Ministerie van Algemene Zaken

Ministerie van Justitie

Persbericht ministerraad van het Koninkrijk
21 december 2001

GOEDKEURING EUROPEES RECHTSHULPVERDRAG

De Rijksministerraad heeft ingestemd met wetsvoorstellen van minister Korthals van Justitie tot goedkeuring en uitvoering van het EU-rechtshulpverdrag dat op 29 mei 2000 te Brussel is gesloten. Het verdrag moderniseert de internationale rechtshulp in strafzaken. Zo moet bij de uitvoering van rechtshulpverzoeken rekening worden gehouden met door de verzoekende Staat aangegeven formaliteiten en procedures. Onder de bestaande verdragen geschiedt de uitvoering van rechtshulpverzoeken volgens het recht van de aangezochte staat.

Het verdrag kent ook geheel nieuwe vormen van samenwerking, zoals het horen van getuigen en deskundigen per videoconferentie en het werken in gemeenschappelijke onderzoeksteams. Bij het verhoor via videoverbindingen blijft de getuige in zijn eigen land en hoeft dus niet, zoals nu, naar een ander land te reizen. Gemeenschappelijke onderzoeksteams zijn teams die bestaan uit opsporingsambtenaren maar ook uit bijvoorbeeld officieren van justitie uit verschillende lidstaten. Het initiatief tot het instellen van een gemeenschappelijk team wordt genomen door middel van een rechtshulpverzoek. Deze teams hebben geen permanent karakter maar worden ingesteld voor een bepaald doel en voor een beperkte duur. Daarbij zal het veelal gaan om grensoverschrijdende criminaliteit.

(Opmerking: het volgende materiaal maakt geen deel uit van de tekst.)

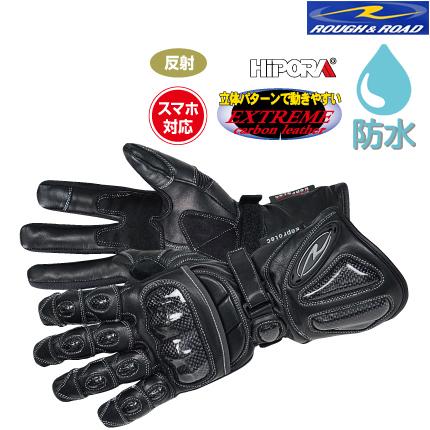 ROUGH&ROAD 〔WEB価格〕RR8810 エクストリームウインターグローブ 防寒 防風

Een apart hoofdstuk in het verdrag is gewijd aan het aftappen van telecommunicatie van specifiek aangeduide personen in het kader van een strafrechtelijk onderzoek, waarbij ook rekening is gehouden met de techniek van de mobiele satelliettelecommunicatie. Met het oog op intensivering van de justitiële samenwerking en de uitwisseling van gegevens bevat het verdrag tenslotte bepalingen inzake de bescherming van die gegevens.

De ministerraad van het koninkrijk heeft ermee ingestemd dat de wetsvoorstellen voor advies aan de Raad van State zullen worden gezonden. De tekst van het wetsvoorstellen en van de adviezen van de Raad van State worden pas openbaar bij indiening bij de Tweede Kamer.